Inseparable from this revelation, however, is something else that the angel makes known. God has prepared a "place" for himself and his coming. The power of the Incarnation and Redemption "already" brings about in a perfect way the new reality, the new life that God wills to share with the world in giving his only Son.
For the announcement we celebrate today begins with the "angelic salutation" that we know so well. When we pray, "Hail Mary, full of grace" (cf. Luke 1:28) we echo those words. The original Greek text is "Chaire, kecharitomene," and many English language Bibles translate this as "Rejoice, O favored one." Indeed, the Greek "chaire" is well rendered as "rejoice," which is evocative of the messianic joy of "Daughter Zion" in the prophets (see Zephaniah 3:14). Perhaps from the Ave of the Latin Vulgate to the "Hail" of our classic Marian prayer something of the jubilant connotation is not so directly conveyed to us.
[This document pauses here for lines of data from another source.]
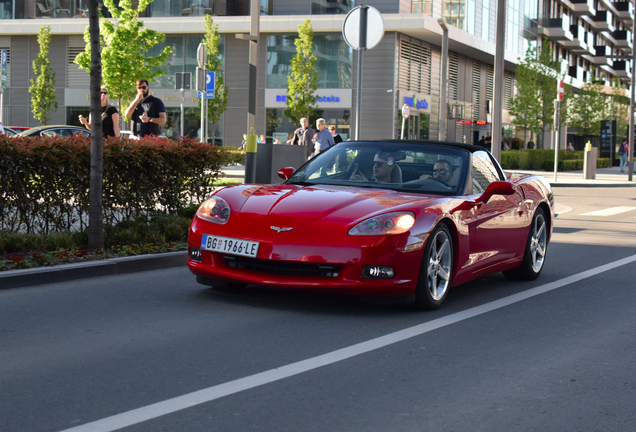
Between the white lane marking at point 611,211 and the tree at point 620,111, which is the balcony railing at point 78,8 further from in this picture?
the tree at point 620,111

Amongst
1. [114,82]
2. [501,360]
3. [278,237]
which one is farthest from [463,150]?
[114,82]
It is present nonetheless, and it is worth remembering this moment of Mary's joy when we pray the "Hail Mary."
The term that follows, however, is quite precise and unique, even if those translations that use the term "favor" would appear to weaken its force or render its significance vague. The entire content of the Annunciation makes it clear that this is no ordinary "favor" of God. Mary is destined to carry the Holy One, to be "overshadowed" by the presence of God's glory, the Shekinah of the cloud and the fire that descended upon the mercy seat in the Holy of Holies, the sanctuary of Israel reserved to the high priest in the ritual of atonement, the place where Moses spoke with God.
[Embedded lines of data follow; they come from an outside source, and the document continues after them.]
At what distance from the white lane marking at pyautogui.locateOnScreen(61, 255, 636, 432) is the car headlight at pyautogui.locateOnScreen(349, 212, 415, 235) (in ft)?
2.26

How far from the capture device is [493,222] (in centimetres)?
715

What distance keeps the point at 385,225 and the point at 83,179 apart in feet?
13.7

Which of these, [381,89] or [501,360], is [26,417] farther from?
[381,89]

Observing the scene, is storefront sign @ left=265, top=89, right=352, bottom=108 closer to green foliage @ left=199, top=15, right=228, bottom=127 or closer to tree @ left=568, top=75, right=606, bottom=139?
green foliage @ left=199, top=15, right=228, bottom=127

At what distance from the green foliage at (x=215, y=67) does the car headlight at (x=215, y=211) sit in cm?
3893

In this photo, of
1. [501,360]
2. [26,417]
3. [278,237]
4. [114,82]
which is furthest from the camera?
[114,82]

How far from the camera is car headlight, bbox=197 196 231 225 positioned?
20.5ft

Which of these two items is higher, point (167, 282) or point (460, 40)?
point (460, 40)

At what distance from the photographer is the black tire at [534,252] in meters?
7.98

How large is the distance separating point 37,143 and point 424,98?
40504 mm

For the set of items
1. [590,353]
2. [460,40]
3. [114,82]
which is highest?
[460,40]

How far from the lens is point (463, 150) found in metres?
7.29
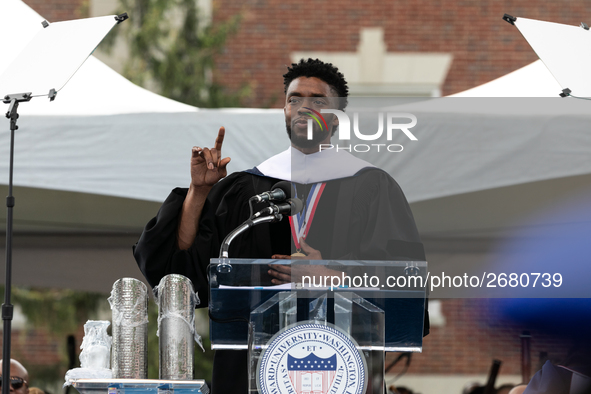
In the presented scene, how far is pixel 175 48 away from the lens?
25.3 feet

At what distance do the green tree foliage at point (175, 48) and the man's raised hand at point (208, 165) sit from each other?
5.46 meters

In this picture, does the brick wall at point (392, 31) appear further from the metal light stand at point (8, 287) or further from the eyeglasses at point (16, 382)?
the metal light stand at point (8, 287)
Moreover, "kecharitomene" is not a mere adjective but a substantive term, like a name. Mary is not just "favored" in a relative sense; she is "the favored one." And what kind of a "name" is this, and what more does it convey? Gabriel calls Mary kecharitomene. No one else in the Bible is identified with this term. No one. Translations can try to "tone that down" all they want; they can't take away the fact that the "chari" in "kecharitomene" is the "charis" of St. Paul, by which we are redeemed and justified and set free from sin and sanctified. Grace.
The new life. Mary not only "has" it; it totally penetrates her identity. She is the one who is graced. St. Jerome, who's Greek was pretty good, rendered this in Latin as gratia plena. Mary is "full of grace"--if anything the original Greek is stronger and more emphatic than this. It indicates a reality unique to Mary, that entirely encompasses who she is.
Mary is The Graced One; she is nothing else but this gift of grace, perfected by God from the beginning in view of the One who would take flesh in her womb, and with whom she would cooperate by her loving, grace-filled yes all the way to the Cross and to our redemption.
The angelic salutation and Mary's free response are mutual components of the mystery of the new covenant revealed on this day, the truth of human destiny, the full unveiling of the plan of God that already illuminates the joyful heart of Mary full of grace.